* REQUIRED WORK
Please quote every one of the rows below word for word, leaving the pictures out of your answer.

* LISTING
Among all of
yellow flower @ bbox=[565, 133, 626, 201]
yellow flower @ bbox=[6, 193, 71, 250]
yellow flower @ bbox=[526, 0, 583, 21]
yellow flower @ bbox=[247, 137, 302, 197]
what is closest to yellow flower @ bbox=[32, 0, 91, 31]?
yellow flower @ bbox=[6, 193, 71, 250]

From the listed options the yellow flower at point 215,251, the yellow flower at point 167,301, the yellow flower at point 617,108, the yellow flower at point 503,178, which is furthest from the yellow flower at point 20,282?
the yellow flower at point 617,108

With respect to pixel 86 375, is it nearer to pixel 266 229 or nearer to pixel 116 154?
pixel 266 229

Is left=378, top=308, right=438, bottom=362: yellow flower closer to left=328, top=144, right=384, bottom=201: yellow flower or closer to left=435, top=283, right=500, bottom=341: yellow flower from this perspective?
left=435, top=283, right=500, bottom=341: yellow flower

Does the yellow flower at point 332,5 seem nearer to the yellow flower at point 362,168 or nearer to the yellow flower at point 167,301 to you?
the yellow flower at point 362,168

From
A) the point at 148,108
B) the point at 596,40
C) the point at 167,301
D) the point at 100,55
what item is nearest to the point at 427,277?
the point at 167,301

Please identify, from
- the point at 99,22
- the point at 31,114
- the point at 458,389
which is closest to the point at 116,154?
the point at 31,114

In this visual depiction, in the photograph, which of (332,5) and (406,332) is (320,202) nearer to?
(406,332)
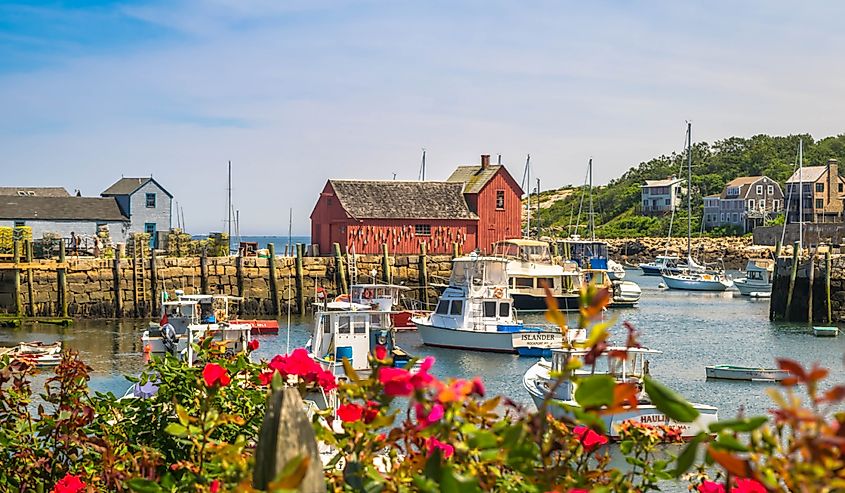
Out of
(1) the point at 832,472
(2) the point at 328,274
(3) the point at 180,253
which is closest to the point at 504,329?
(2) the point at 328,274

* THE ANSWER
Among all of
yellow flower @ bbox=[565, 133, 626, 201]
yellow flower @ bbox=[6, 193, 71, 250]
yellow flower @ bbox=[526, 0, 583, 21]
yellow flower @ bbox=[247, 137, 302, 197]
what is closest to yellow flower @ bbox=[32, 0, 91, 31]?
yellow flower @ bbox=[6, 193, 71, 250]

From the listed options the yellow flower at point 215,251, the yellow flower at point 167,301, the yellow flower at point 617,108, the yellow flower at point 503,178, which is furthest from the yellow flower at point 20,282?
the yellow flower at point 617,108

With respect to pixel 86 375, is it nearer to pixel 266 229 or nearer to pixel 116 154?
pixel 266 229

Is left=378, top=308, right=438, bottom=362: yellow flower closer to left=328, top=144, right=384, bottom=201: yellow flower or closer to left=435, top=283, right=500, bottom=341: yellow flower from this perspective?
left=435, top=283, right=500, bottom=341: yellow flower

Does the yellow flower at point 332,5 seem nearer to the yellow flower at point 362,168 or nearer to the yellow flower at point 167,301 to you?
the yellow flower at point 362,168

From
A) the point at 148,108
B) the point at 596,40
C) the point at 167,301
D) the point at 100,55
what item is nearest to the point at 427,277?
the point at 167,301

Please identify, from
- the point at 99,22
- the point at 31,114
- the point at 458,389
which is closest to the point at 116,154?
the point at 31,114

In this visual depiction, in the photograph, which of (332,5) and (406,332) is (320,202) nearer to?
(406,332)
Out of
(1) the point at 832,472
(2) the point at 328,274
(3) the point at 180,253
which is closest to the point at 504,329?
(2) the point at 328,274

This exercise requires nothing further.